Might as well be Denver. The
mountains were close, and there was hydroelectric power everywhere. “Well full
fuckin circle,” is what he muttered to himself, “ain’t it.”

Kit went to the address Viktor
Mulciber had given him in Constantinople and was hired on the spot, and soon
was turning his vectorist skills to matters of wing loading, lateral and
longitudinal stability, so forth
. . . .
He
ran into one or two familiar faces from Dr. Prandtl’s shop at Göttingen, who’d
fled Germany out of pacifistic dread at what was coming and comforted
themselves that Italian warplanes would only be used against Austria, which was
responsible for the War anyway.
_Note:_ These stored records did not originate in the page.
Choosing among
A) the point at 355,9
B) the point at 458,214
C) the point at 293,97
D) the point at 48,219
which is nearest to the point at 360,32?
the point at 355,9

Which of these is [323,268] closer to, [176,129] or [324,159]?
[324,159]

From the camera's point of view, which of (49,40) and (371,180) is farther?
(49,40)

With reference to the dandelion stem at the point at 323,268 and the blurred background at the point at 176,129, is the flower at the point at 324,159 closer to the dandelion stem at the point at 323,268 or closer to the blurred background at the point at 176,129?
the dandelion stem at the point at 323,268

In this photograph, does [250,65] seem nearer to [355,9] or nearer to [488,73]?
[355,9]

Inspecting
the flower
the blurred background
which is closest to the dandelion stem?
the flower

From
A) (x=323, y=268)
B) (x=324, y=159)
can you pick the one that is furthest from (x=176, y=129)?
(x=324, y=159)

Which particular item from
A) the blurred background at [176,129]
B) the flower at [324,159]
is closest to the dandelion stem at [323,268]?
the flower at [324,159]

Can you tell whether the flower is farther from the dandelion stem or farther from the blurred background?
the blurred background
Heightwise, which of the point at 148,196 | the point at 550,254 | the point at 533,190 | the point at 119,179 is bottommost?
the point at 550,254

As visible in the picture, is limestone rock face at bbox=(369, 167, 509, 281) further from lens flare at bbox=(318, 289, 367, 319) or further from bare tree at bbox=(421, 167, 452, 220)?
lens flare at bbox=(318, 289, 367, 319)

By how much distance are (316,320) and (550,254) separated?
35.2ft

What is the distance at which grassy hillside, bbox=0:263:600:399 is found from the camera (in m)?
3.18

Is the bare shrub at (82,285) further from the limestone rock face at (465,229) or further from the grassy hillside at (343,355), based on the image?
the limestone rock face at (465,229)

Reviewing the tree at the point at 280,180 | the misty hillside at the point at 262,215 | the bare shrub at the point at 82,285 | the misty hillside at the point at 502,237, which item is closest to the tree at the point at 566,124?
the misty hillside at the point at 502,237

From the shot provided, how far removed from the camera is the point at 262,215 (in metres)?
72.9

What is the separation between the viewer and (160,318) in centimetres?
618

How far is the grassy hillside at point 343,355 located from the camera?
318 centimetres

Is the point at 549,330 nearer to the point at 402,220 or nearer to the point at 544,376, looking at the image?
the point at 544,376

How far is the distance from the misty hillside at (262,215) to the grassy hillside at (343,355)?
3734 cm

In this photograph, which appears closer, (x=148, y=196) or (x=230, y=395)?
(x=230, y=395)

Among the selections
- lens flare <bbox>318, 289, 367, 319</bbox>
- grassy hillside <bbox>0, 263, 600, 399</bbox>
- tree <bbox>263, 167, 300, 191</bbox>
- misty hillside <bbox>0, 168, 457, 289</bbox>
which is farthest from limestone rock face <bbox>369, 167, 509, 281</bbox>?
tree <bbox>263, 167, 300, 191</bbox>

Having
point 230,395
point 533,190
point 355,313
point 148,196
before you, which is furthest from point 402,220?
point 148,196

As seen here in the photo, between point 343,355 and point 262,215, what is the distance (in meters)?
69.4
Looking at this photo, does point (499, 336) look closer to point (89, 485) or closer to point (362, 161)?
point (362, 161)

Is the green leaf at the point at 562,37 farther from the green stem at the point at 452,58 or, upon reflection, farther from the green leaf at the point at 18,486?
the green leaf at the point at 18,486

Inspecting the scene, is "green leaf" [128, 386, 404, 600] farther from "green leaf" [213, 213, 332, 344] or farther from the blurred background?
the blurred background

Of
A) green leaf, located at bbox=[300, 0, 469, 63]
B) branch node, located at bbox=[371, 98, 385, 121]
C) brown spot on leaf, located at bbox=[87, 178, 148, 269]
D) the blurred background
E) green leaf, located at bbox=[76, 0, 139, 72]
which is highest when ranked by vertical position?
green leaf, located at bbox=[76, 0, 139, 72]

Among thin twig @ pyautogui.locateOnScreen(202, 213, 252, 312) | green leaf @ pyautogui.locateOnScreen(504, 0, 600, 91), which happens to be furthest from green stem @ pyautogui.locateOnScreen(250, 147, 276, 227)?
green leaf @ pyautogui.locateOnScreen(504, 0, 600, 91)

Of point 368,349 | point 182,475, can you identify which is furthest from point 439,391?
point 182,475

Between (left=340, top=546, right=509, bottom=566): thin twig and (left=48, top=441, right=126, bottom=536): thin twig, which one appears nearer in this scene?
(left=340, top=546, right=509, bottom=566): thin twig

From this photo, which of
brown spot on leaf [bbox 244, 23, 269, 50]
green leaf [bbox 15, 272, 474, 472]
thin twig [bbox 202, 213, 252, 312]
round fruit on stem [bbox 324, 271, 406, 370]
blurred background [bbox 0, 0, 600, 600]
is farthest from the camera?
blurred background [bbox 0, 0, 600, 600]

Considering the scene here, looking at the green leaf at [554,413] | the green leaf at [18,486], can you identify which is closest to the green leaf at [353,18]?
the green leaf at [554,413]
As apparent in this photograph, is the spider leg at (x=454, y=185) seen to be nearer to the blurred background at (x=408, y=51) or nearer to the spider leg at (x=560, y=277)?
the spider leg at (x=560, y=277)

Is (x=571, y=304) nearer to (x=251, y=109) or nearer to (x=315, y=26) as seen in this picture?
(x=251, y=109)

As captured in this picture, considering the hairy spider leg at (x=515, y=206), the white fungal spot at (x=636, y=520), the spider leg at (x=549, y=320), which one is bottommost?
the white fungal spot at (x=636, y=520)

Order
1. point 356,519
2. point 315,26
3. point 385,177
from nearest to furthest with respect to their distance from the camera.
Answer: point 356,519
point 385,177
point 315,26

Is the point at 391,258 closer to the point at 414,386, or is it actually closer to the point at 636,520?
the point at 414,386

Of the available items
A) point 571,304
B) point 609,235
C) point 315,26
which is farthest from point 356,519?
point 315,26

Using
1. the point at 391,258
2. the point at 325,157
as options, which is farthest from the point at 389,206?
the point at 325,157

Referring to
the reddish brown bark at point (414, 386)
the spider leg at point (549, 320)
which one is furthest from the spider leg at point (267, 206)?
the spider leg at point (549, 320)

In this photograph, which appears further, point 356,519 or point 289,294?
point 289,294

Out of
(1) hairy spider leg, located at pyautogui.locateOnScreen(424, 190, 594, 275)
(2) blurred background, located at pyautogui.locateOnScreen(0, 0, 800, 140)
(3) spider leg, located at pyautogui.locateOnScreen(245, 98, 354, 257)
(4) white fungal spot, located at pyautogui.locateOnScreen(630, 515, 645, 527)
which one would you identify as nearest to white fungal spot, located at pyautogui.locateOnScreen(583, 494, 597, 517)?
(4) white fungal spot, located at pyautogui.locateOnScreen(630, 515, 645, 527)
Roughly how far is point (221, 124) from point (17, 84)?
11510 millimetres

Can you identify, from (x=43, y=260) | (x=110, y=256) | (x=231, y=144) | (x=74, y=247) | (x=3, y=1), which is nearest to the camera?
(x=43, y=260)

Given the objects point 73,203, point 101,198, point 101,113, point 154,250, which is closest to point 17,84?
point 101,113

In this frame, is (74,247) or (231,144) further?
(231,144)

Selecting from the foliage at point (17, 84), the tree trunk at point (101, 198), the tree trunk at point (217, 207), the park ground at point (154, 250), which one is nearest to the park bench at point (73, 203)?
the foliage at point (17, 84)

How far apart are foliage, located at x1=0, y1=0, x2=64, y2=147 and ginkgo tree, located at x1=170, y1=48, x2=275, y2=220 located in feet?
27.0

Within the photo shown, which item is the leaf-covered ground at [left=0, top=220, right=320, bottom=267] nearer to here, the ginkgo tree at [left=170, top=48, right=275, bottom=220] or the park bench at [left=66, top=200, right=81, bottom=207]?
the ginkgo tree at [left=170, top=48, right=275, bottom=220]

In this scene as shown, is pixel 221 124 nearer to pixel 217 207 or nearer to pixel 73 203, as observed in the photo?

He was welcomed with a ceremonial shower of beer
and the solemn instruction, “Every wing section you’ll come across looks just
like a circle after a Zhukovsky transformation. Airfoil design’s shameful
secret. Tell no one.”

   
Based
nearby was a small
squadriglia
of Bleriot monoplanes, veterans of the

ItaloTurkish War, in which they had
mostly flown reconnaissance over Cyrenaica, with a few proudly displaying
bullet holes from the tribesmen’s rifle fire. Kit quickly became friendly with
the ground crew, who didn’t object if he took one up now and then.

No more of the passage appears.